Segment Start: Data to use

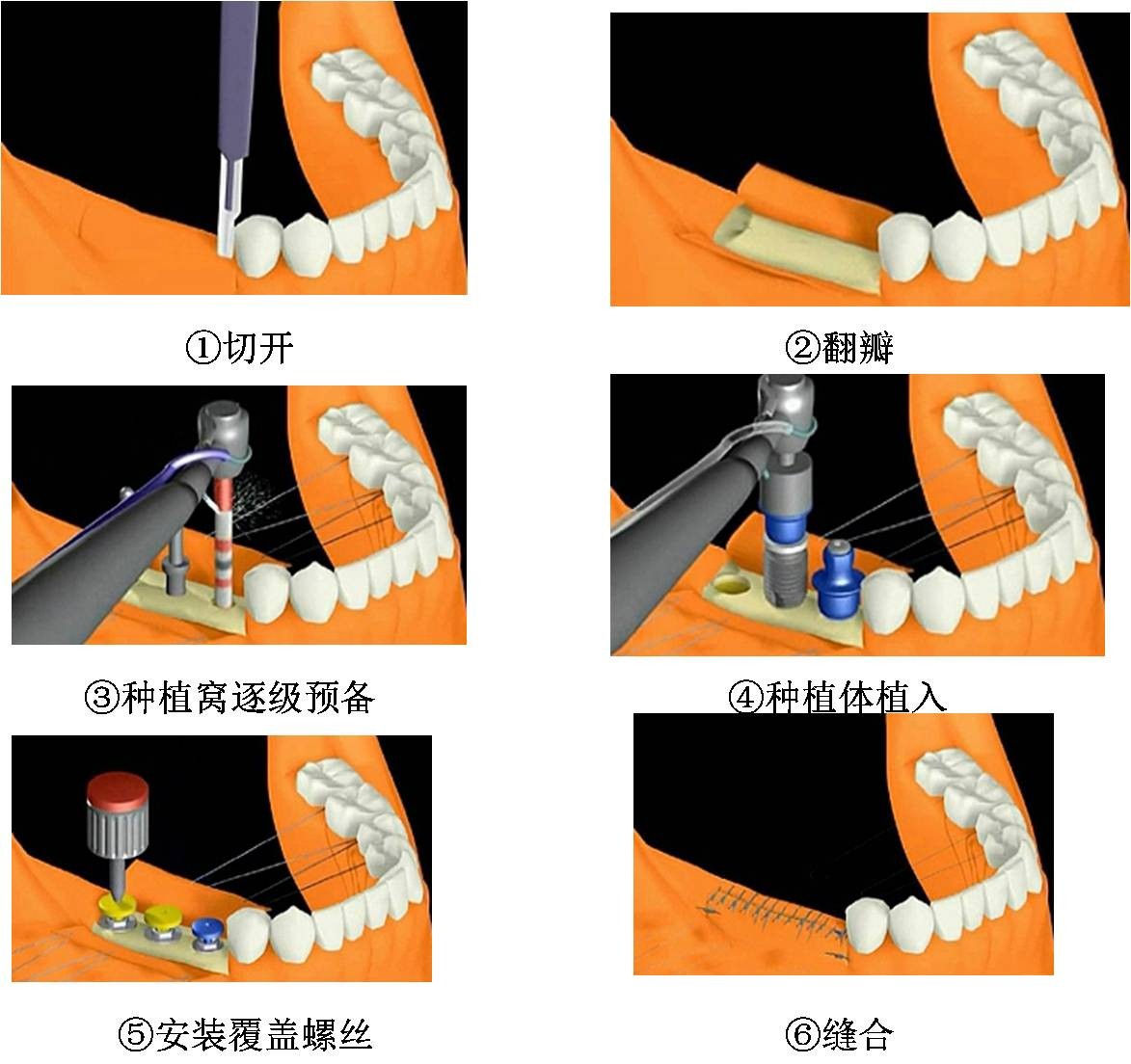 ①切开

②翻瓣

③种植窝逐级预备

④种植体植入

⑤安装覆盖螺丝

⑥缝合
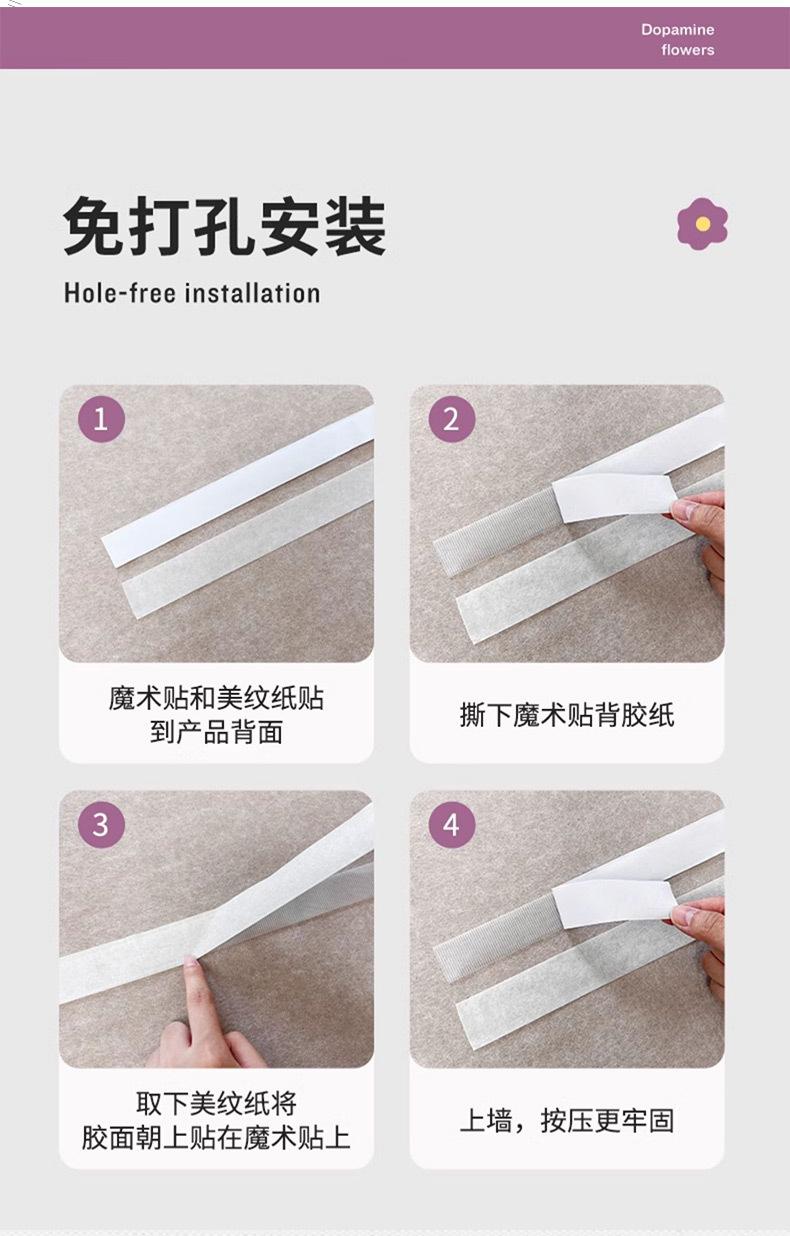 Dopamine flowers

免打孔安装

Hole-free installation

1

魔术贴和美纹纸贴到产品背面

2

撕下魔术贴背胶纸

3

取下美纹纸将胶面朝上贴在魔术贴上

4

上墙，按压更牢固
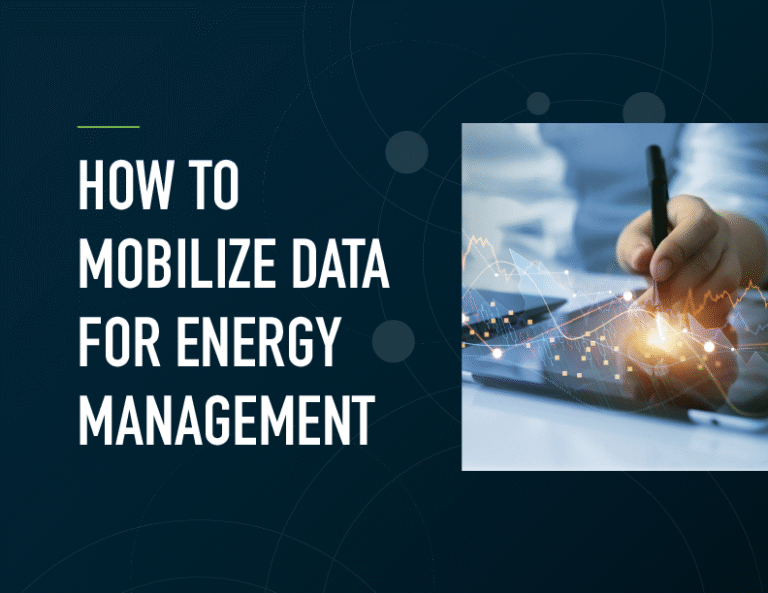 HOW TO MOBILIZE DATA FOR ENERGY MANAGEMENT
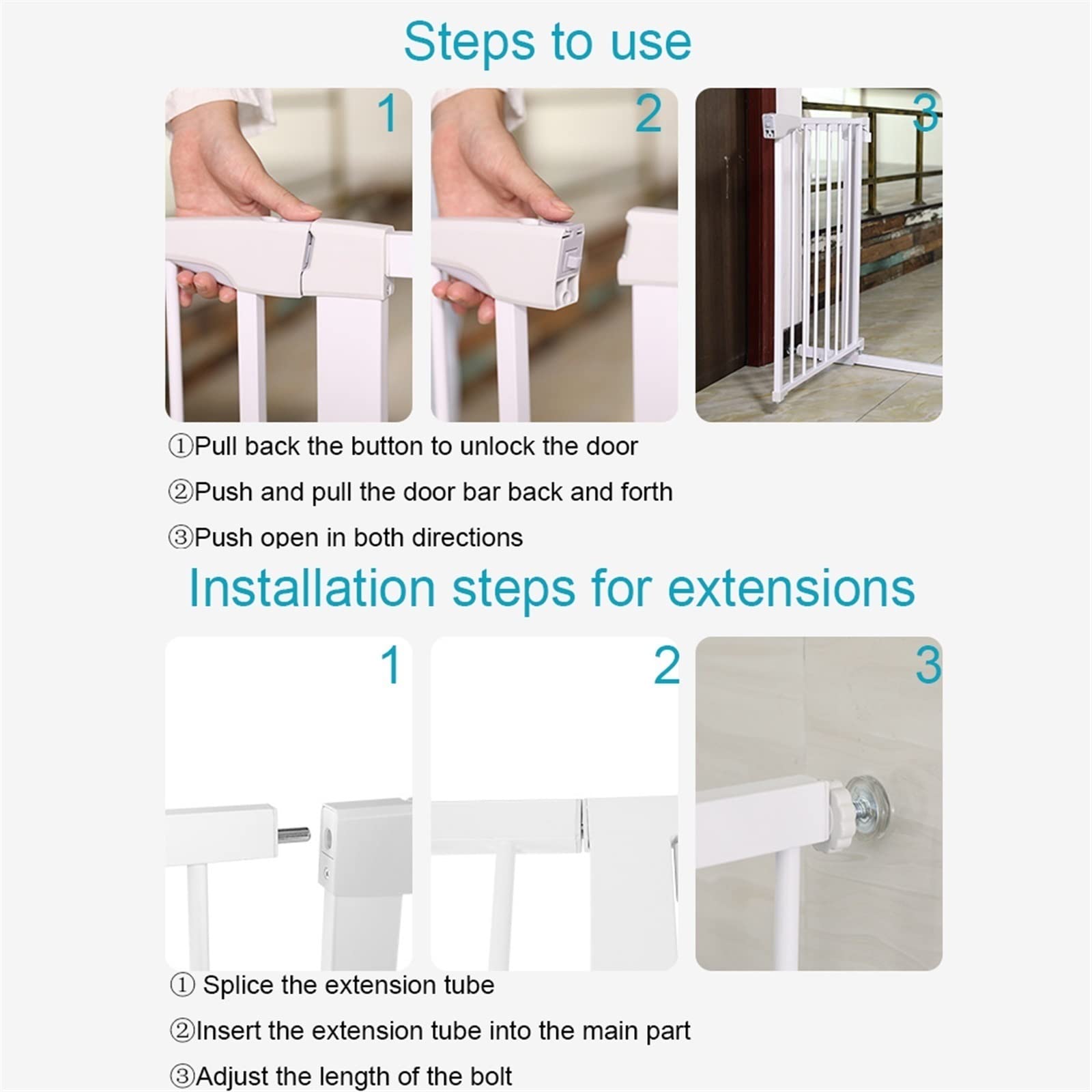 Steps to use

1

2

3

①Pull back the button to unlock the door

②Push and pull the door bar back and forth

③Push open in both directions

Installation steps for extensions

1

2

3

① Splice the extension tube

②Insert the extension tube into the main part

③Adjust the length of the bolt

Segment End: Data to use

What the exercise asks >>
Out of the records above, pull the lines that include the word "door".

Answer section >>
①Pull back the button to unlock the door
②Push and pull the door bar back and forth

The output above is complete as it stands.